Moorlands firefighters are urging people to make sure they stay safe as sub-zero temperatures hit Staffordshire this week.
With the Met Office forecasting temperatures to drop below zero this week, more and more people will be looking to more cost-effective ways to heat their homes.
Some of these methods and devices can seriously endanger lives, due to their high risk of causing an accidental fire or carbon monoxide poisoning. These include outdoor barbecues and camping stoves which are being used indoors, diesel heaters and homemade log burners in makeshift fireplaces.
You should not use these, or any similar devices, to heat your home.
Ian Read, Staffordshire Fire and Rescue Service’s Head of Prevent, Protect and Partnerships, said: “The cost of living crisis has meant that now, more than ever, people are struggling to heat their homes affordably.
“As the most vulnerable try to be more resourceful in keeping their homes warm, they are potentially creating a serious fire hazard, which endangers their own lives and that of those around them.
“As we always say, prevention is better than cure. It is far easier for you to safely heat your home than it is for us to put out a fire.”
“Responsible heating is the only way to ensure your safety during these freezing conditions.”
Staffordshire Fire and Rescue Service offer free Safe and Well Visits to qualifying residents. This involves a firefighter or technician visiting your home to identify any fire safety hazards and to provide equipment or advice to reduce the likelihood of a fire occurring.

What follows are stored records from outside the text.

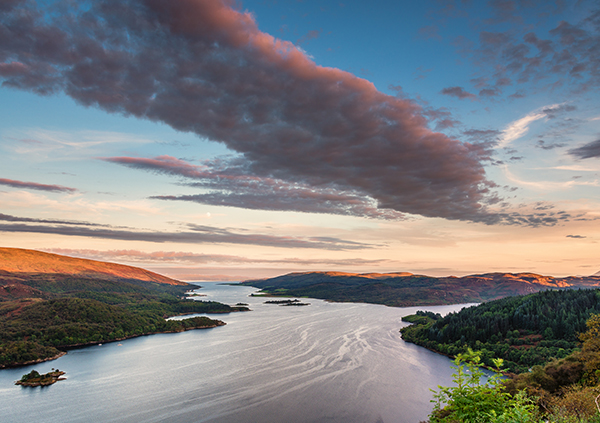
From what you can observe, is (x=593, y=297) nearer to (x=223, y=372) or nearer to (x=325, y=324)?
(x=325, y=324)

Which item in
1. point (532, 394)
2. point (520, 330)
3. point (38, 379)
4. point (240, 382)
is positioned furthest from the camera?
point (520, 330)

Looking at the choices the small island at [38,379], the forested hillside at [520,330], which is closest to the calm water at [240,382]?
the small island at [38,379]

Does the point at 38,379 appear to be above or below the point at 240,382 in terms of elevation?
below

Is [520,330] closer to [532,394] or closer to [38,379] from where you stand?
[532,394]

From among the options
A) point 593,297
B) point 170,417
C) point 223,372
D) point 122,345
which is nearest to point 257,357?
Answer: point 223,372

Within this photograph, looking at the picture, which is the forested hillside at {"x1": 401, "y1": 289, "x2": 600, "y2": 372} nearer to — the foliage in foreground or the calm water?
the calm water

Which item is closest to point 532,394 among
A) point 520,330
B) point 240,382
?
point 240,382

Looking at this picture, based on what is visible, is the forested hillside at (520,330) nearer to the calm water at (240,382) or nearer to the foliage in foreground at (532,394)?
the calm water at (240,382)
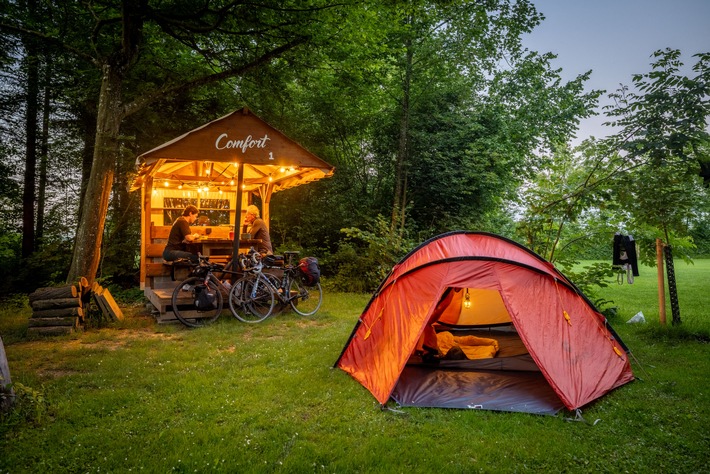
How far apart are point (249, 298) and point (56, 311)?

You can freephone 0800 0241 999 to see if you are eligible for a visit.
Officers also want to remind people – especially parents and dog walkers – about the potentially fatal dangers of frozen water. From small ponds and lakes to large rivers and canals, extra care must be taken to avoid any accidents or complications with frozen water..
Pets should be kept on a lead at all times, but if you see your them or anyone else on or in frozen water, you must not go after them.

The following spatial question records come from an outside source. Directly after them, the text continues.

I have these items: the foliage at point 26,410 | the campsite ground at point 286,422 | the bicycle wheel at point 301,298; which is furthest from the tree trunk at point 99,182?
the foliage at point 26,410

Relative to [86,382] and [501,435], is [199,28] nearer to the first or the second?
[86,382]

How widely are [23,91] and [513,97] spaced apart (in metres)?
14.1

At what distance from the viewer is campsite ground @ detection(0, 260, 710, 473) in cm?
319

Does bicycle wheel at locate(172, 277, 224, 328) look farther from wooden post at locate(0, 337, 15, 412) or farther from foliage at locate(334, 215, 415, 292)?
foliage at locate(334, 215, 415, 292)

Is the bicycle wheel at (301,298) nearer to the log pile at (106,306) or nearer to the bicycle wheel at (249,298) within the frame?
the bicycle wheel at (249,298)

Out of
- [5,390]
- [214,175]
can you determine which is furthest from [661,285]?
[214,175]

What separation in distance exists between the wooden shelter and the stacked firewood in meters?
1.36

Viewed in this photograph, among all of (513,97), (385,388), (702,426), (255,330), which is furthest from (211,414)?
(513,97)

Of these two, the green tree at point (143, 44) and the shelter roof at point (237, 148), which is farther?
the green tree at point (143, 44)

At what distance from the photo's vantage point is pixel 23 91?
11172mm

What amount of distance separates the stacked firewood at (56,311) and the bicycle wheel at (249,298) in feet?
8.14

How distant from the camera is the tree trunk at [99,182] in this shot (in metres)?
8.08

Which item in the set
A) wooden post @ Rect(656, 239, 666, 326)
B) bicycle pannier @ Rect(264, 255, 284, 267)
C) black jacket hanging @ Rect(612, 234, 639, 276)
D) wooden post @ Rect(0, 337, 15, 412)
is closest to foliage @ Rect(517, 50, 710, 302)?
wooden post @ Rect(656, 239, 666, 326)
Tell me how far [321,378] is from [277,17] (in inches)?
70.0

In all instances, contact as soon as possible. Specialist equipment can help to get the individuals or animals out of danger.

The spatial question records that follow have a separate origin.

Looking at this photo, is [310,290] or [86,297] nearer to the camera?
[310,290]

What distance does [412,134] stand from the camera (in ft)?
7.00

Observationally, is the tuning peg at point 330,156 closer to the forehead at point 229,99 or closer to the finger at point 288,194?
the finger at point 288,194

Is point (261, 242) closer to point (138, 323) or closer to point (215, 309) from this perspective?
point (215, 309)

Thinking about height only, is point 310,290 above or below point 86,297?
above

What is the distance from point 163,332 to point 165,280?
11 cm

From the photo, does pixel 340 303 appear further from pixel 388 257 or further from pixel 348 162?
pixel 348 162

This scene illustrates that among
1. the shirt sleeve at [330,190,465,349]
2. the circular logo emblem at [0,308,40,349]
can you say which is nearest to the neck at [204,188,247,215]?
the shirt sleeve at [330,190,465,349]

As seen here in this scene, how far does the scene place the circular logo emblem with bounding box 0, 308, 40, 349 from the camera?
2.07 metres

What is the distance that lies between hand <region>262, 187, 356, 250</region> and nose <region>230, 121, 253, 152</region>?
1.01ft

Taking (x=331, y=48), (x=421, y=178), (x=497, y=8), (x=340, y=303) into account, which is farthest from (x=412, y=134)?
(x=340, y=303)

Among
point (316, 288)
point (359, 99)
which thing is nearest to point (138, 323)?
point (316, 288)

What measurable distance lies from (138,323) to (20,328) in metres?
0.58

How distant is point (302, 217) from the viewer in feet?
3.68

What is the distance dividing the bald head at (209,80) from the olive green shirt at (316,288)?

Ian added: “Frozen water is often not as strong as it looks – the ice can easily break and cause shock to set in should anyone fall through.
“Dog walkers and people near frozen water need to take extra care to make sure they don’t accidentally fall in. Playing and walking on frozen water can easy turn fatal and should be avoided at all costs.
“By taking extra steps and speaking to people about the dangers involved with cold weather snaps, we can all work together to minimise risk, stop tragic accidents and help keep our communities safe.”